Senate confirms Brett Kavanaugh as a US Supreme Court justice

Supreme Court Justice Nominee Brett Kavanaugh in the Senate Judiciary Committee Hearing room.

The Senate has confirmed Brett Kavanaugh as an associate justice of the Supreme Court, putting asecond nominee from President Donald Trump on the highest court in the land.

Kavanaugh was confirmed 50-48 Saturday during a historic roll call vote in the Senate chamber. The two-vote margin is one of the narrowest ever for a Supreme Court nominee. The vote unfolded with protesters shouting from the gallery.

The vote closes out a bitter struggle over Kavanaugh’s nomination, inflamed by accusations that he sexually assaulted women in the 1980s. Kavanaugh forcefully denied the accusations in sworn testimony.


Previous story:

Senators are voting on the confirmation of Brett Kavanaugh to the Supreme Court, bringing an end to months of bitter partisan feuding marked by shocking allegations of sexual assault and vehement and angry denials from the nominee who is now set to become the newest high court justice.

The confirmation will mark a major victory for President Donald Trump, who will soon be able to take credit for appointing two conservative justices to the Supreme Court during his relatively brief time in office so far and possibly create a conservative majority on the bench for a generation.

Democrats railed against the nomination in Senate floor speeches Friday night and Saturday morning, and protests opposing Kavanaugh are expected throughout the day on Saturday. But the GOP has the votes to successfully confirm Kavanaugh.

Large groups of protesters gathered outside the Capitol building and across the street at the Supreme Court ahead of the final vote on Saturday. People on the steps of the Capitol chanted “vote them out!” and “the whole world is watching,” messages that at times met with jeers and boos from others in the crowd.

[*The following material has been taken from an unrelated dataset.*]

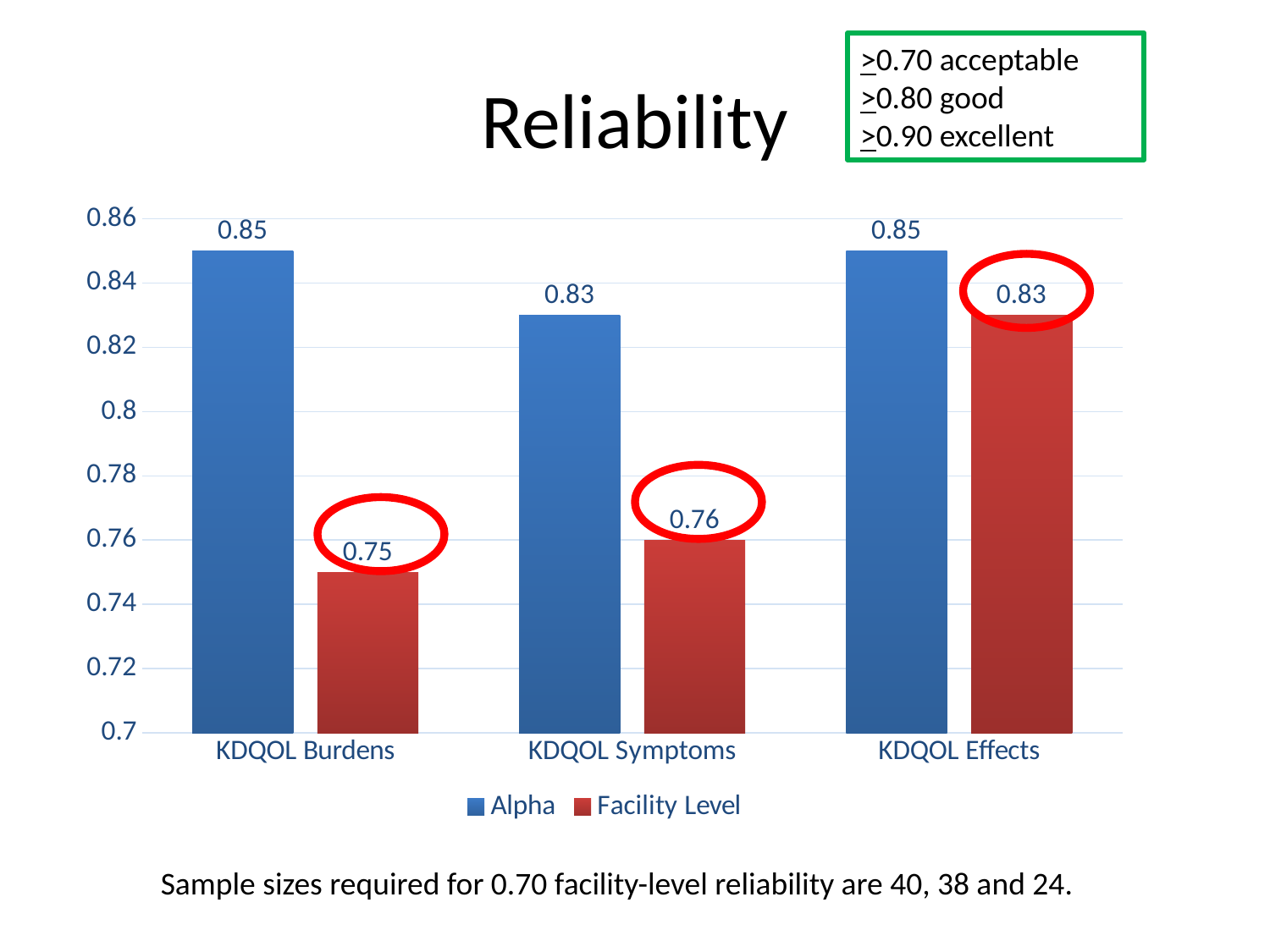
Is the Facility Level value for KDQOL Effects greater or less than 0.80? greater Which category has the lowest Facility Level value? KDQOL Burdens How many categories are shown on the x axis? 3 What is the difference between the Alpha and Facility Level values for KDQOL Burdens? 0.10 What is the Alpha value for KDQOL Burdens? 0.85 What is the Alpha value for KDQOL Symptoms? 0.83 How many series does the legend list? 2 What is the Facility Level value for KDQOL Symptoms? 0.76 Which category has the highest Facility Level value? KDQOL Effects What is the Facility Level value for KDQOL Effects? 0.83 What kind of chart is shown on the slide? Bar chart Which is larger for KDQOL Symptoms, the Alpha value or the Facility Level value? Alpha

As the clock ticked down to a final vote, Republican and Democratic senators continued to give floor speeches debating the nomination. In a sign of the tense mood at the Capitol, Republican Majority Whip John Cornyn of Texas was interrupted twice by yelling from protesters in the Senate gallery, which is open to visitors. Earlier in the day, Cornyn told a group of reporters that this has “not been the Senate’s finest hour,” and said that “a better path forward” is needed.

Senate Judiciary Chairman Chuck Grassley offered up some words of praise for protesters ahead of the vote. The Iowa Republican told reporters that his message to protesters would be, “thank god that you’re willing to exercise your First Amendment rights of association and free speech. Keep it up, because it’s going to make America stronger.”

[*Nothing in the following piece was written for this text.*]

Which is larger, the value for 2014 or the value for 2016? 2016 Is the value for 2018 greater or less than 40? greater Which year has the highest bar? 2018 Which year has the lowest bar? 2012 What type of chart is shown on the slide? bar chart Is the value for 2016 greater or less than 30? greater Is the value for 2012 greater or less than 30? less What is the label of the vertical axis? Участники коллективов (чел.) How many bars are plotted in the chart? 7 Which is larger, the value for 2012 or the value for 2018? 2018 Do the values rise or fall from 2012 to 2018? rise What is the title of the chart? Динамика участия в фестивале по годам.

Shortly before the vote, Trump said Kavanaugh “will be a great justice of the Supreme Court.”

“He’s just an extraordinary person… and I think he’s going to make us all very proud,” Trump added.

Ford allegations and partisan fighting

Friday morning began with uncertainty over whether Senate Republicans had the support necessary to push the nomination across the finish line, but the day ended with confirmation all but assured after Republican Sen. Jeff Flake of Arizona, followed by Republican Sen. Susan Collins of Maine and red state Democratic Sen. Joe Manchin of West Virginia, announced they, too, would support Kavanaugh.

It was not clear that Kavanaugh would have the votes for confirmation until Collins said in a Senate floor speech that she would support his nomination.

In outlining her argument, Collins argued that while she believes that Christine Blasey Ford, who testified last month before the Senate Judiciary Committee that Kavanaugh sexually assaulted her in the early 1980s, “is a survivor of a sexual assault,” she does not believe that the allegation was corroborated.

“I do not believe that these charges can fairly prevent Judge Kavanaugh from serving on the court,” Collins said. Kavanaugh has denied the allegation.

The lone Republican to oppose the nomination was Sen. Lisa Murkowski of Alaska, who told reporters that while she believes Kavanaugh is “a good man,” she also felt the confirmation process had become about something “bigger than a nominee.”

In a floor speech later on Friday, Murkowski expressed sympathy for both Ford and Kavanaugh. She said, however, that she sets a high bar for nominees to win confirmation and talked about the importance of selecting judges who will act at all times in a manner that promotes “public confidence” in the judiciary.

“In my conscience … I could not conclude that he is the right person for the court at this time,” the senator said.

Murkowski opposes, but plans to vote ‘present’

Despite her opposition to Kavanaugh, Murkowski said she plans to ultimately vote “present” in the final vote as a gesture of goodwill toward her Republican colleague, Sen. Steve Daines of Montana, who supports Kavanaugh, but will be in Montana to walk his daughter down the aisle at her wedding. The move will not impact the overall outcome of the vote, but it will allow for the margin to be the same as it would have been if Daines had been there to participate and prevent a situation where Daines would have to fly back Saturday to cast a vote to ensure the result.

“I do hope it reminds us that we can take very small steps to be gracious with one another and maybe those small, gracious steps can lead to more,” Murkowski said.